Davidson has written several horror novels under a pseudonym, so his passion for gore is unsurprising, but his stories also recall those of Raymond Carver, who, in his quiet way, was interested as well in the brutal side of characters permanently down on their luck. "Rust and Bone" would benefit from a similar show of restraint. In the title story, a boxer, unable to punch through ice fast enough to save his drowning nephew, destroys his hand in a battery of increasingly violent fights. It's a fine setup, but Davidson subjects us, like his boxer's opponents, to the punishing blows of the symbolism until we're ready to scream. This excess also makes him violate the cardinal rule of "Show, don't tell," which he tends to finesse into "Show and tell." The narrator of "Rocket Ride" describes the men on a dominatrix Web site he frequents as: "Utterly helpless. Emasculated." But he needn't have elaborated. We had him at the name of the site: "Xtreme Valkyries."
The writer in Davidson cannot get out of his characters' way. He likes medical terminology - he uses enough words like "triquetrum" and "scaphoid" and "epididymis" and "molecular" to fill an anatomy textbook. But these stories are written in the first person, and it's hard to understand why a collection of ne'er-do-wells, thugs and losers are well-versed in this particular lingo. At a dogfight, a boor of a character switches inexplicably into "CSI" mode: "After rubbing powdered Lidocaine into the dog's gumline to kill the pain, she chemically cauterized the facial wounds with ferric acid." Does Davidson want us to connect with the character or fire up Google? Worse still is "Rocket Ride," in which the trainer coughed up by the orca frets over what's left of his leg: "a shredded mess, adipose tissues encased in a yellow layer of fat, splintered bone shining in the crisp sunlight." Couldn't he have had the decency just to pass out?
Davidson's writerly self-indulgence leads to some jarring juxtapositions of the lowbrow and the lyric. In "The Rifleman," a character taunts his neighbor to fight by spitting vulgarities, then, frightened, realizes the neighbor is crossing the "frost-petaled" lawn to take him up on it. The boxer in "Rust and Bone" lets us know that "the Texas sky was not completely blue; its color, I've come to realize, was more of a diffuse lavender." Thanks for sharing, tough guy! Briefly body-snatched by Davidson, the narrator of "Friction" details the "blood sausage" and "dusky eggplant" horrors of the book's most foul accident, then stops talking in paint chips long enough to conclude: "I'm not going to lie: it was pretty . . . revolting." If Davidson would simply switch his stories over to the third person, he would believably, if unadvisedly, be free to "fawn-color" and "violet-edge" us himself.
Still, while the stories often end in a melodramatic flourish, they begin with elegant economy. And though Davidson's attempts at tough talk are more "Deadwood" than Eastwood, an ironic joviality sometimes rises to the surface. In "On Sleepless Roads," a repo man "wondered what it was about property seizure that gave rise to soliloquies so melodramatic they'd embarrass a threepenny hack." Once Davidson can curb the same impulse, he'll be on his way.
Lizzie Skurnick is the editor of Old Hag, a literary blog.

::::::::

**TASK 1**:
Answer these questions about the review:
(a) In the title story, what is the boxer unable to do fast enough to save his drowning nephew?
(b) What is the name of the Web site the narrator of "Rocket Ride" frequents?
(c) What is the character's job in "On Sleepless Roads"?
**TASK 2**:
Set down the passage of the review that begins at the words "Still, while the" and ends after "a literary blog.".

::::::::

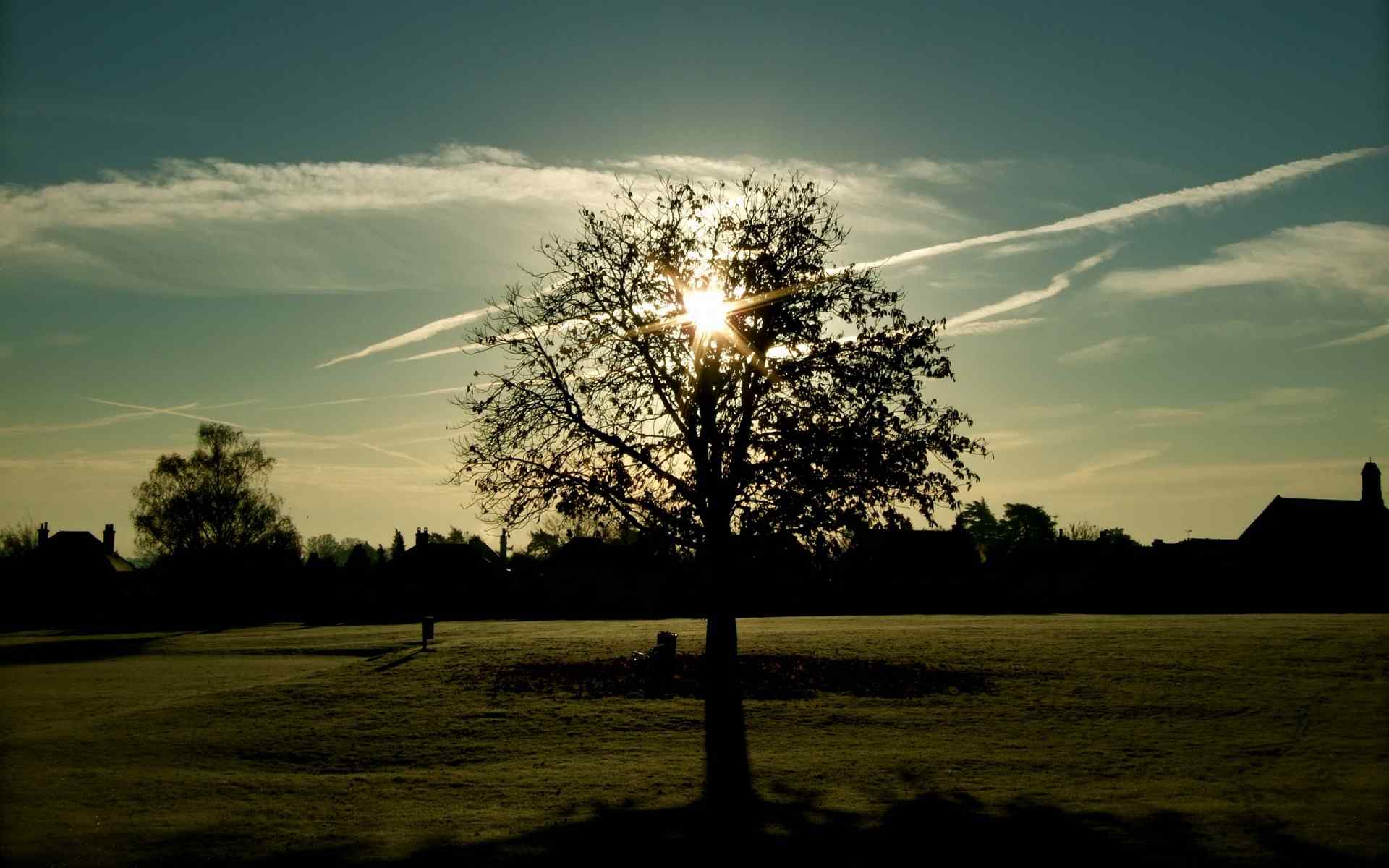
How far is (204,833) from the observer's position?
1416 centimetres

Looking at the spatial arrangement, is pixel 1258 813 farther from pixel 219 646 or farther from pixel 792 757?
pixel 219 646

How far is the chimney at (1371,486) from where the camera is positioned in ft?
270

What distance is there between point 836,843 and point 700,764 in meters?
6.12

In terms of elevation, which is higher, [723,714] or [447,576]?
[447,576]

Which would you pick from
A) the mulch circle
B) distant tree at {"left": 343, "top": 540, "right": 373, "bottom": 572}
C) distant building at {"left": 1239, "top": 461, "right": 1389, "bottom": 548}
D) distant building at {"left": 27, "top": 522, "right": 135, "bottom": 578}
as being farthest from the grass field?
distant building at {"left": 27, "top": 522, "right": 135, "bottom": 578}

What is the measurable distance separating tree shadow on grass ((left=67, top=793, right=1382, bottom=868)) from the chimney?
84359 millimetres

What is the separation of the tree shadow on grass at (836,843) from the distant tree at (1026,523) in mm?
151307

::::::::

**ANSWER AREA 1**:
(a) Punch through ice.
(b) "Xtreme Valkyries."
(c) He is a repo man.

**ANSWER AREA 2**:
Still, while the stories often end in a melodramatic flourish, they begin with elegant economy. And though Davidson's attempts at tough talk are more "Deadwood" than Eastwood, an ironic joviality sometimes rises to the surface. In "On Sleepless Roads," a repo man "wondered what it was about property seizure that gave rise to soliloquies so melodramatic they'd embarrass a threepenny hack." Once Davidson can curb the same impulse, he'll be on his way.
Lizzie Skurnick is the editor of Old Hag, a literary blog.